While I’m bullish on the plasma-derived therapy business, as well as the hereditary angioedema portfolio, Entyvio, and some current oncology drugs (Ninlaro and Adcetris), I’m only expecting low single-digit revenue growth over the next five and 10 years, as losses to generics (Velcade most notably) and new products (Advate) take their toll. The need to work down debt should limit Takeda’s M&A ambitions for a while, but I wouldn’t be surprised to see the company try to find some licensing/partnership opportunities.

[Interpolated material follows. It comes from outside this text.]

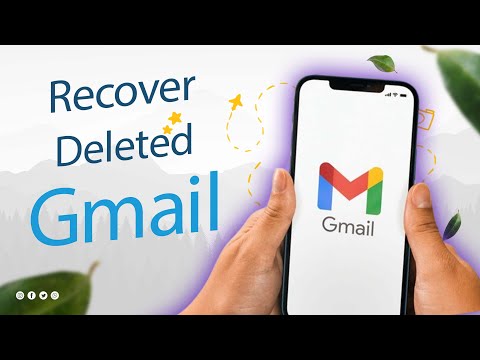 Recover Deleted Gmail in Tamil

On the profit side, management has increased its three-year Shire cost synergy target from $1.4 billion to $2.3 billion only about a year and a half into the process, and I believe good execution on costs will continue. With that, I expect FCF margins to move toward the mid-20%’s over time, driving high single-digit annualized FCF growth. I also expect Takeda to generate high single-digit core EPS growth over the next five years.

The Bottom Line

Takeda looks undervalued on the basis of both free cash flow and EPS growth, and that’s including a higher discount rate to account for the added risk of a debt-heavy balance sheet. On the EPS side, Takeda could generate only half the EPS growth I expect over the next five years and still be undervalued by more than a third on the basis of what the Street typically pays for given levels of pharma EPS growth.

There are certainly issues with Takeda, and I’m not sold on the idea that the company has really turned the corner on pipeline/R&D productivity, but the market seems to be taking an excessively bearish view of the business, and I think this is a name to consider at these prices.

Disclosure: I am/we are long NBIX, RHHBY. I wrote this article myself, and it expresses my own opinions. I am not receiving compensation for it (other than from Seeking Alpha). I have no business relationship with any company whose stock is mentioned in this article.